According to Dr. Joy DeGury, the trauma and loss experienced by the African American people resulted in Post Traumatic Stress Disorder (PTSD). As a result, these sentiments were passed down from generation to generation, resulting in a lasting effect.
It is my conclusion from the evidence that we cannot ignore the effect on those who benefitted slavery as well. White Americans were significantly advantaged by slavery while slaves struggled. As a result of this inequity, White Americans have developed a set of social behaviors that denotes their dominance over other ethnic groups.

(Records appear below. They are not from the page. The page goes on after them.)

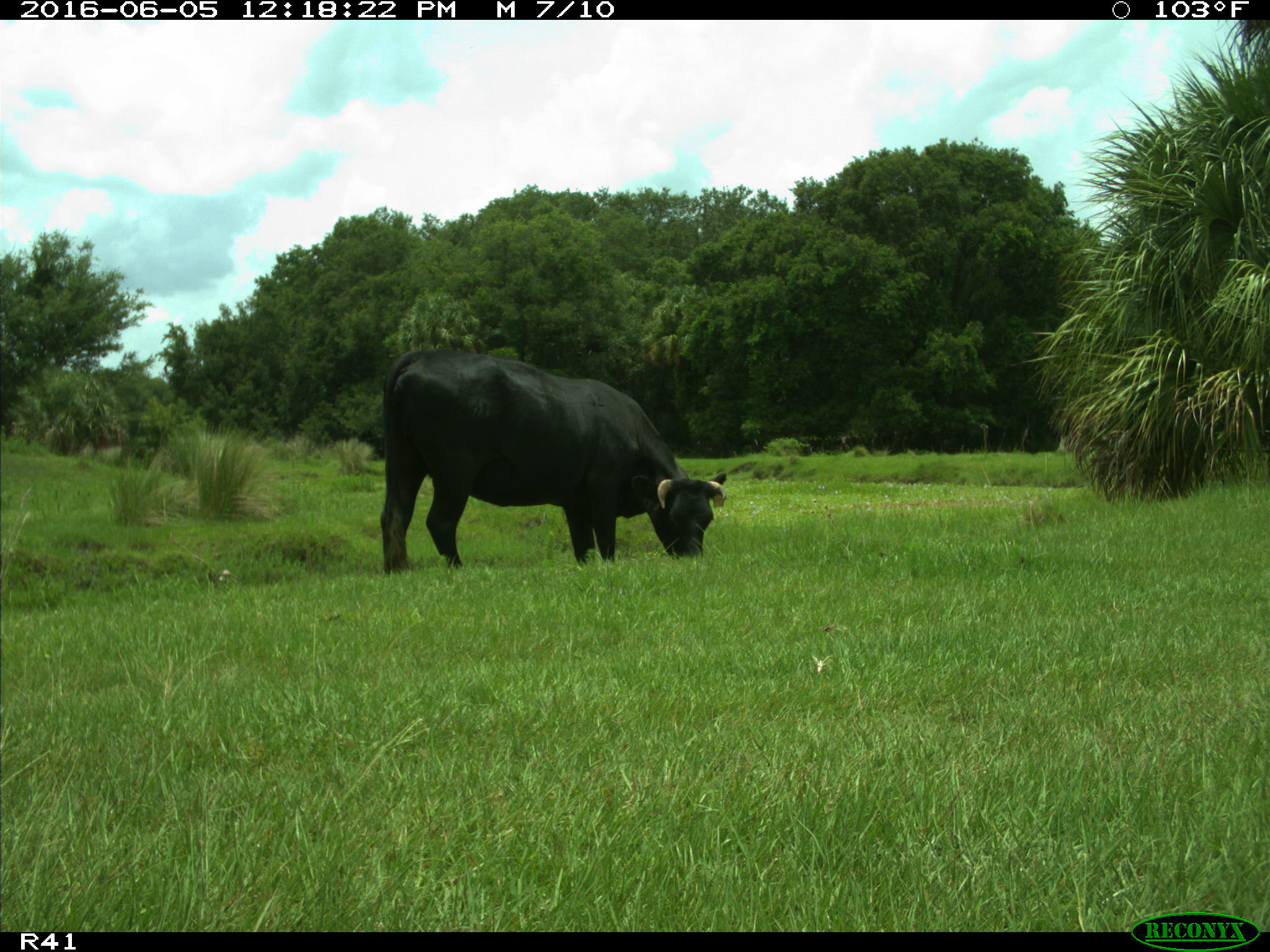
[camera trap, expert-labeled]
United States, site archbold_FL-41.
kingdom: Animalia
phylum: Chordata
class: Mammalia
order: Artiodactyla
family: Bovidae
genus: Bos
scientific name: Bos taurus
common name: domestic cow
Bos taurus (domestic cow).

The dominant behavior of white Americans is exhibited by their discomfort with the presence and also the ambitions of people of color. Many White Americans believe that people of color should be obedient and meek in their presence. This discomfort represents the typical white American dismissal of the issues faced by people of color. For example, the political discussions about inequality experienced by other ethnic groups are often dismissed in favor for economic arguments. In general, any topics about race and racism are ignored or downplayed by White Americans.
The lack of social integration between White and Black Americans has led to a significant lack of empathy towards African Americans. Many non-color Americans are unwilling to integrate with people of color and have not partaken in any education about Black culture. This lack of education extends into the professional work place where there can be discomfort when a person of color is more advanced or has greater authority than a white person. I believe that these are examples of ‘21st Century Slave Master Syndrome.’
To my understanding, Slave Master Syndrome is the need to deny the occurrence of racial prejudice in any of its forms. This may coincide with some misperception of the American behavior towards African Americans. Some people who exhibit components of this syndrome may project their personal beliefs onto others especially those beliefs that regard racism. Another key component of the Slave Master Syndrome is that these individuals have a burning desire to be in power and to lead others.
In this article, many examples of learned intergenerational behavior which is symptomatic of both theories were provided. These behaviors are hidden by covert actions and denial statements; however, these theories remain behind the subconscious actions that continue to oppress modern African Americans.